Justice O’Donnell dissented from the majority’s decision ordering Doe’s records to be unsealed, explaining that R.C. 2953.32 vested Lyons with authority to seal the record of conviction for a minor misdemeanor, because “[t]he statute does not limit eligibility to those who have committed a felony offense or a misdemeanor offense, but rather applies to anyone who has been convicted of an offense, and a minor misdemeanor is an offense in Ohio.” He also maintained that a court may seal the record of conviction for a minor misdemeanant immediately upon disposition of the charge, pointing out that unlike convictions for felonies and misdemeanors, “[t]he General Assembly did not prescribe a waiting period to seal a conviction for a minor misdemeanor.” He rejected the view that the waiting period provided for sealing misdemeanor convictions also applies to minor misdemeanors, writing that “pursuant to R.C. 2901.02, misdemeanors and minor misdemeanors are separate classifications of offenses … . The General Assembly could have made both misdemeanors and minor misdemeanors subject to the one-year waiting period, but it chose not to do so, and ‘a court may not add words to an unambiguous statute, but must apply the statute as written.’”
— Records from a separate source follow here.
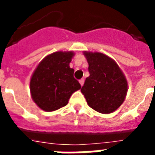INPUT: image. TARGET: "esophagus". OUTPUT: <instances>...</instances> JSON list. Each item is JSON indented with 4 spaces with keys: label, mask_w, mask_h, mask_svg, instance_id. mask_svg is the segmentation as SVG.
Masks as SVG:
<instances>
[{
    "label": "esophagus",
    "mask_w": 155,
    "mask_h": 155,
    "mask_svg": "<svg viewBox=\"0 0 155 155\" xmlns=\"http://www.w3.org/2000/svg\"><path fill=\"white\" fill-rule=\"evenodd\" d=\"M84 79H81V80H80V84H81V86H83V84H84Z\"/></svg>",
    "instance_id": "1"
}]
</instances>
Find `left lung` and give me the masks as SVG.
Listing matches in <instances>:
<instances>
[{"label":"left lung","mask_w":155,"mask_h":155,"mask_svg":"<svg viewBox=\"0 0 155 155\" xmlns=\"http://www.w3.org/2000/svg\"><path fill=\"white\" fill-rule=\"evenodd\" d=\"M89 64L90 76L81 93L88 105L101 114H110L123 104L128 82L120 66L112 58L100 52L84 51Z\"/></svg>","instance_id":"1"}]
</instances>
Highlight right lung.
I'll use <instances>...</instances> for the list:
<instances>
[{
    "label": "right lung",
    "mask_w": 155,
    "mask_h": 155,
    "mask_svg": "<svg viewBox=\"0 0 155 155\" xmlns=\"http://www.w3.org/2000/svg\"><path fill=\"white\" fill-rule=\"evenodd\" d=\"M73 51L54 52L42 60L33 72L30 91L33 101L41 110L54 111L68 104L71 94L81 88L70 67Z\"/></svg>",
    "instance_id": "obj_1"
}]
</instances>
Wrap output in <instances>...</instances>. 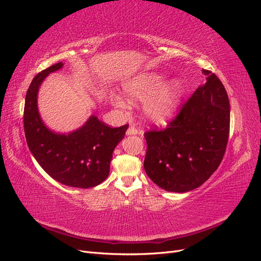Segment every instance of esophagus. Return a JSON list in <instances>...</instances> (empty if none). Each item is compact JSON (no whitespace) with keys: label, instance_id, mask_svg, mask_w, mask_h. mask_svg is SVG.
<instances>
[{"label":"esophagus","instance_id":"obj_1","mask_svg":"<svg viewBox=\"0 0 261 261\" xmlns=\"http://www.w3.org/2000/svg\"><path fill=\"white\" fill-rule=\"evenodd\" d=\"M137 134H143V133H141V130H138L134 125H130L127 132H126V135H137Z\"/></svg>","mask_w":261,"mask_h":261}]
</instances>
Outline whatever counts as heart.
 Masks as SVG:
<instances>
[{
	"instance_id": "obj_1",
	"label": "heart",
	"mask_w": 261,
	"mask_h": 261,
	"mask_svg": "<svg viewBox=\"0 0 261 261\" xmlns=\"http://www.w3.org/2000/svg\"><path fill=\"white\" fill-rule=\"evenodd\" d=\"M167 77L160 73L140 74L123 84V91L130 102L147 101L144 112L149 121L156 124L168 122L175 113L181 94V84L178 81L165 83ZM115 108L126 109L128 103L118 96H112Z\"/></svg>"
}]
</instances>
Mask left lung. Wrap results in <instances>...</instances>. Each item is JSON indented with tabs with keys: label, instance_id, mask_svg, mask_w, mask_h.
Wrapping results in <instances>:
<instances>
[{
	"label": "left lung",
	"instance_id": "1",
	"mask_svg": "<svg viewBox=\"0 0 261 261\" xmlns=\"http://www.w3.org/2000/svg\"><path fill=\"white\" fill-rule=\"evenodd\" d=\"M207 83L181 106L165 129L145 133L144 168L167 192L186 193L199 187L220 165L230 133V101L224 86L210 70Z\"/></svg>",
	"mask_w": 261,
	"mask_h": 261
}]
</instances>
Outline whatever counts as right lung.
Wrapping results in <instances>:
<instances>
[{"label":"right lung","instance_id":"add662e5","mask_svg":"<svg viewBox=\"0 0 261 261\" xmlns=\"http://www.w3.org/2000/svg\"><path fill=\"white\" fill-rule=\"evenodd\" d=\"M62 67L60 62L42 70L29 86L23 109L27 145L40 167L59 183L77 188L94 187L109 176L113 151L128 125L111 128L91 115L82 127L68 134L46 127L39 114L38 91L44 78Z\"/></svg>","mask_w":261,"mask_h":261}]
</instances>
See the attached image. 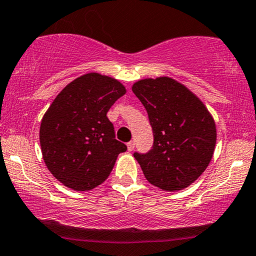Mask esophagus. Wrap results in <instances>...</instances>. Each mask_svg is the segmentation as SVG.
I'll return each mask as SVG.
<instances>
[{
  "label": "esophagus",
  "instance_id": "34e87169",
  "mask_svg": "<svg viewBox=\"0 0 256 256\" xmlns=\"http://www.w3.org/2000/svg\"><path fill=\"white\" fill-rule=\"evenodd\" d=\"M126 145H128V151H134V140L128 142V143L126 144Z\"/></svg>",
  "mask_w": 256,
  "mask_h": 256
}]
</instances>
Nor did Justice O’Donnell agree that the statutory requirement for an applicant to demonstrate rehabilitation to the satisfaction of the court required the conclusion that a waiting period applies, because “the convictions at issue here are for minor misdemeanors, the lowest offense classification designated by the legislature.”
“In fact,” he continued, “the General Assembly distinguished them from felonies and other misdemeanors, which it subjected to a waiting period, because of the diminished culpability and harm caused by committing a minor misdemeanor. It is therefore reasonable that no waiting period is needed to evaluate the rehabilitation of a minor misdemeanant. Thus, contrary to the majority’s assertion, the lack of a waiting period for minor misdemeanants does not make the trial court’s duty to find that the offender has attained satisfactory rehabilitation irrelevant. Rather, an offender who is unable to demonstrate satisfactory rehabilitation may not have the record sealed, regardless of whether a waiting period applies.”
Justice O’Donnell determined that Lyons’s inadvertent reference to the wrong code section in the sealing orders did not invalidate them, explaining that R.C. 2953.32 had authorized the court to seal the conviction records of John Doe and of other similarly situated individuals convicted of minor misdemeanors in the first instance, and “although the court sealed records with an entry that inadvertently referenced R.C. 2953.52, not R.C. 2953.32, such a clerical mistake is apparent on the record and does not affect the validity of the judgment. … The failure to cite the correct statute as authority for judicial action is such a nonsubstantive error that does not affect the validity of the order.”
Similarly, Justice O’Donnell concluded, “[t]he court’s decision to conduct the hearing required by R.C. 2953.32(B) and 2953.52(B) immediately upon disposition does not invalidate the order to seal. There is no waiting period for a minor misdemeanant to apply to seal a record, and Judge Lyons had scheduled the hearing on the application for the same day. There is no statutory language requiring the court to set a hearing date ‘at a reasonable time in the future’ … or to provide notice of the hearing to the public. Rather, the statutes direct the court only to notify the prosecutor of the hearing, and the prosecutor alone is granted the right to object to sealing.
Justice O’Donnell concurred with the judgment of the court denying writs ordering the court to unseal the records of minor misdemeanants for a five-year period, writing that “Lyons had authority to seal the records of minor misdemeanants upon disposition of the charges, and the errant reference to the wrong code section in the entries and the failure to schedule a future hearing on them does not invalidate the court’s orders in those cases.”
2012-1924 and 2013-0300. State ex rel. Cincinnati Enquirer v. Lyons, Slip Opinion No. 2014-Ohio-2354.